Bought all this from my sister's-friend's-father. $35 total. (The son got the Hassy)

Voigtlander Perkeo 1 6x6, I shot a roll through it and was perfect.




Kodak Brownie 127




And yet another (I have 22 in the collection,well....23) B&H 8mm camera, this one Model 172




GE Type PR-1 Meter




Assorted lot of paper, all from the mid-70's. And a couple of gray cards.


----------



## Derrel (Sep 8, 2015)

Ohhhhhh! I have several of those Hasselblad booklets as seen in your last photo, including aerial, close-up, and wildlife.

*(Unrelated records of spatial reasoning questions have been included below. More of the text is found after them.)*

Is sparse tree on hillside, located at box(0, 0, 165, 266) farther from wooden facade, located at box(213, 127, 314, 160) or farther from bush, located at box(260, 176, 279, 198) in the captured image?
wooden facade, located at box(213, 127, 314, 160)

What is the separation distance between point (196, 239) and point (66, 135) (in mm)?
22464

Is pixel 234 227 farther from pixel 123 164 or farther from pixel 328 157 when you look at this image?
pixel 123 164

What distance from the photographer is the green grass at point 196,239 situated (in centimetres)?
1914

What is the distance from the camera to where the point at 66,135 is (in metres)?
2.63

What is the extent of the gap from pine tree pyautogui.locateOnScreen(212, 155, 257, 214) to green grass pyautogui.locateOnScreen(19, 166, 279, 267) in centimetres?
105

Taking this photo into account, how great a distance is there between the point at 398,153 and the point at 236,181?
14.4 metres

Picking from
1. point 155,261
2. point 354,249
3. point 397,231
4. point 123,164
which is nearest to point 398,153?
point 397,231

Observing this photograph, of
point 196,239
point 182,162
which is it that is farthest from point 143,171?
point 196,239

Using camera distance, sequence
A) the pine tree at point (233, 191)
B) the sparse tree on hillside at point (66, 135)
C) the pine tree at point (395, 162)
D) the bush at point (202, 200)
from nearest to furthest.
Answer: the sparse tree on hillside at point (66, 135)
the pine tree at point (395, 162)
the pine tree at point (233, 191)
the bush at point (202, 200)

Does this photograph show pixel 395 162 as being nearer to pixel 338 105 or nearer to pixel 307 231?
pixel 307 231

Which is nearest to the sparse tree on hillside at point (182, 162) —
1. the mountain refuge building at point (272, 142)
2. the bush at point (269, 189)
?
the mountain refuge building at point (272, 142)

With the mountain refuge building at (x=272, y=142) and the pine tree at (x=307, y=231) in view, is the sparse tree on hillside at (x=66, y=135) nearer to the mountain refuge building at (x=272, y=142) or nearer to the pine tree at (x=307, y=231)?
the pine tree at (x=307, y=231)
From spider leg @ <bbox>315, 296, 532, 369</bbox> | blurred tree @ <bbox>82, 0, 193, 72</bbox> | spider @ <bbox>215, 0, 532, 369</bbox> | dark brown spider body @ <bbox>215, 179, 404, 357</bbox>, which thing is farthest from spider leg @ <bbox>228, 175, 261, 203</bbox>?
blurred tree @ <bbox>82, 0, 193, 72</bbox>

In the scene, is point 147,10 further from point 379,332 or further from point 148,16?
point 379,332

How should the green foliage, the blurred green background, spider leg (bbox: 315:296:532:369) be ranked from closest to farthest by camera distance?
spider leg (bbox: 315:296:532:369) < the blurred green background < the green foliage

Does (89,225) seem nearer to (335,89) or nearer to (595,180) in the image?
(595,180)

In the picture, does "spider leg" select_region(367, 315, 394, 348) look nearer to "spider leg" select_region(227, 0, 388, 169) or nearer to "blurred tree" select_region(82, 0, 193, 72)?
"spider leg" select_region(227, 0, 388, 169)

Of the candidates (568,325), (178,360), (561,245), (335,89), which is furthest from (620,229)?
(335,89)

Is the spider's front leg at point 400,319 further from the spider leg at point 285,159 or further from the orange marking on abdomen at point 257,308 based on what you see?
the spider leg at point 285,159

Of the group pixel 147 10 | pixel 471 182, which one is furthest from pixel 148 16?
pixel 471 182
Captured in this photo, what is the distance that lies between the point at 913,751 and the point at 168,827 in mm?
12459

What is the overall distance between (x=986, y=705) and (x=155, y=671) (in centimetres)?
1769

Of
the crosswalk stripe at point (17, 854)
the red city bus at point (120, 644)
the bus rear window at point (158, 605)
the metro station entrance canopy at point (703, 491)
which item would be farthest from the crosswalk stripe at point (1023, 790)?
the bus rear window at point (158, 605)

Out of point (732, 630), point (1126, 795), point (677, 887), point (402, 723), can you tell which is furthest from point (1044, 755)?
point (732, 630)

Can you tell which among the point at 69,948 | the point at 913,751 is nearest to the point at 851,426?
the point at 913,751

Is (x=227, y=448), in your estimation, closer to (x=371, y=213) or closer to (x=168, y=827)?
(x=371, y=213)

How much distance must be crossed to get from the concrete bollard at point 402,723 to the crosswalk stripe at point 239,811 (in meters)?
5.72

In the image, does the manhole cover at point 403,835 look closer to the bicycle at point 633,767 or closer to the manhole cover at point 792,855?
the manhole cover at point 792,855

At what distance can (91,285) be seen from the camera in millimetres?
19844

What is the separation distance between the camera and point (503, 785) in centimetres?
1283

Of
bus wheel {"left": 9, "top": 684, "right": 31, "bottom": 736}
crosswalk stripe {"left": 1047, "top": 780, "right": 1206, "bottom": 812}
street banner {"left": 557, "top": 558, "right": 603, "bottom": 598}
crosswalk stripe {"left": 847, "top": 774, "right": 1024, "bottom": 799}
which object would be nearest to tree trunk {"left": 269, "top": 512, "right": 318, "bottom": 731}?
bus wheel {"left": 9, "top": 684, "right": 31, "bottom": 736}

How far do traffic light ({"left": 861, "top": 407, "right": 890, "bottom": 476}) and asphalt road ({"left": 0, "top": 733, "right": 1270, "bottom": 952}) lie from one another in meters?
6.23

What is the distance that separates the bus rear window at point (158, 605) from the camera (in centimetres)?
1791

The one they released on *Composing in Square Format* is especially Hasselblad-y! Those little booklets really were wonderful. Congratulations on some nifty ephemera and the hard goods too. Sure do love the look of the Voigtlander folder. I have a soft spot for cameras that top out at  (a stated) 1/200 second!


----------



## webestang64 (Sep 13, 2015)

A few pis from the Voigt.....


----------



## Derrel (Sep 13, 2015)

Looks like the VOigtlander's lens is still okay and not hazed up or anything awful. Damnit...now I want a medium format rollfilm folder!


----------



## webestang64 (Sep 14, 2015)

Go for it.....I use 3 of them......


----------